WORK REQUEST: Everything from the line containing "Label granularity: sequence-level." to the last line of the listing below should be restated exactly, both ends included, with nothing added and the pictures omitted.

=== Section Start ===

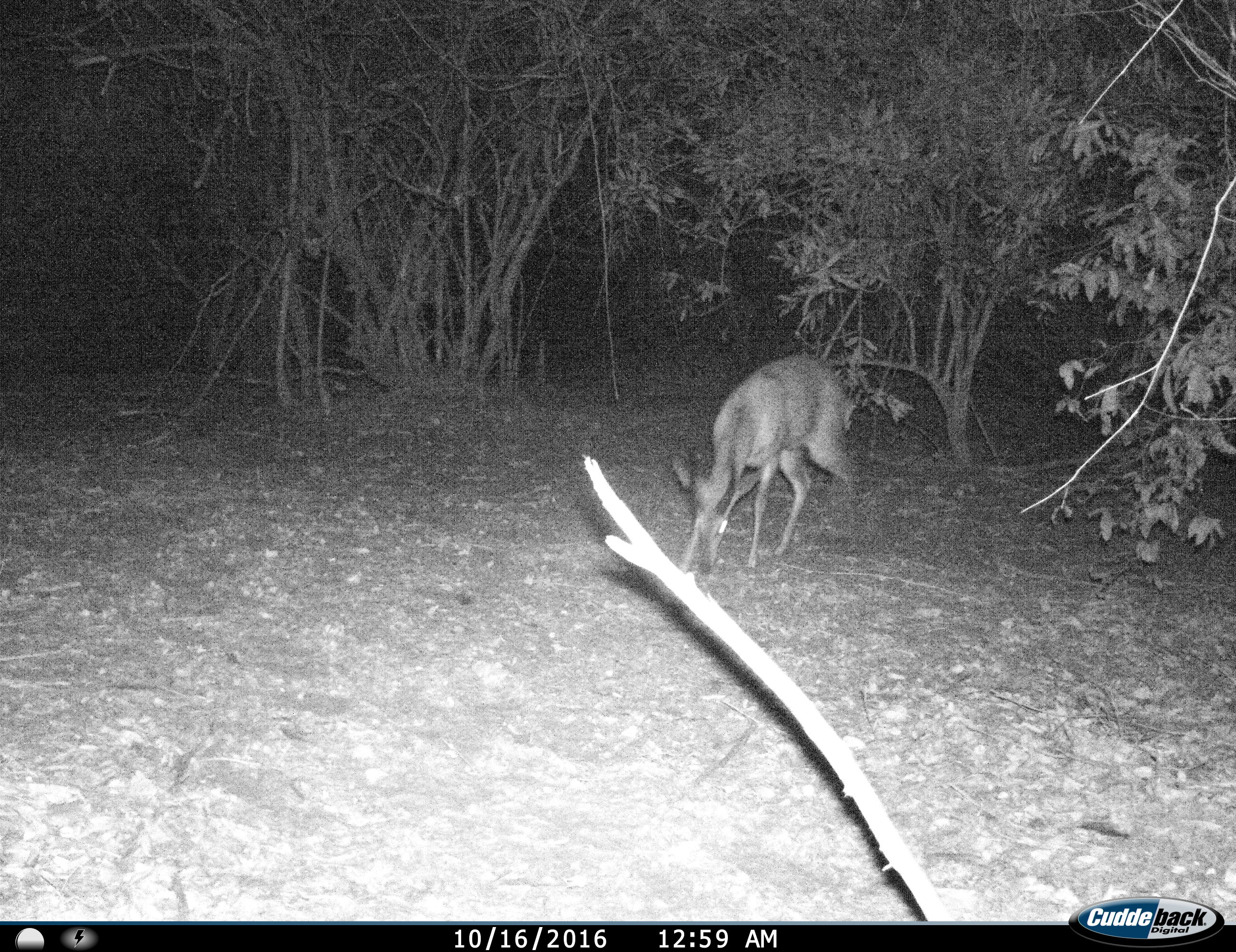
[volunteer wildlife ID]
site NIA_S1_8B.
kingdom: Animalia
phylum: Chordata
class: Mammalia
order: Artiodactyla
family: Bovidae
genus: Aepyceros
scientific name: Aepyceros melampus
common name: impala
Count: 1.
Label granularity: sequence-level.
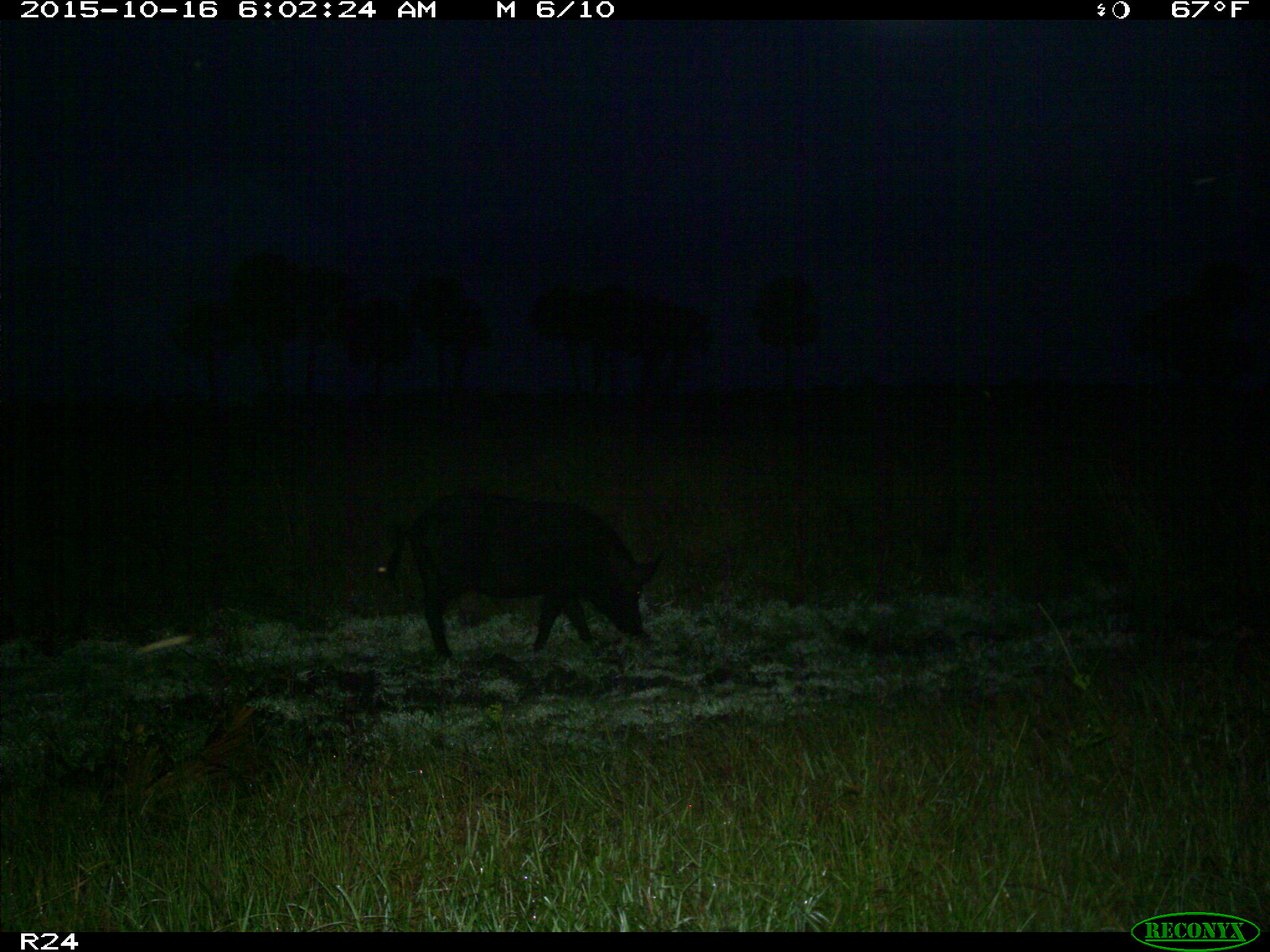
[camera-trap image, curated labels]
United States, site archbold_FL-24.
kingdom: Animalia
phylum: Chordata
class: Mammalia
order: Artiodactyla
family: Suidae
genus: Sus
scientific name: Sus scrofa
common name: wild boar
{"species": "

=== Section End ===

RESULT OF THIS EXERCISE:
Label granularity: sequence-level.
[camera-trap image, curated labels]
United States, site archbold_FL-24.
kingdom: Animalia
phylum: Chordata
class: Mammalia
order: Artiodactyla
family: Suidae
genus: Sus
scientific name: Sus scrofa
common name: wild boar
{"species": "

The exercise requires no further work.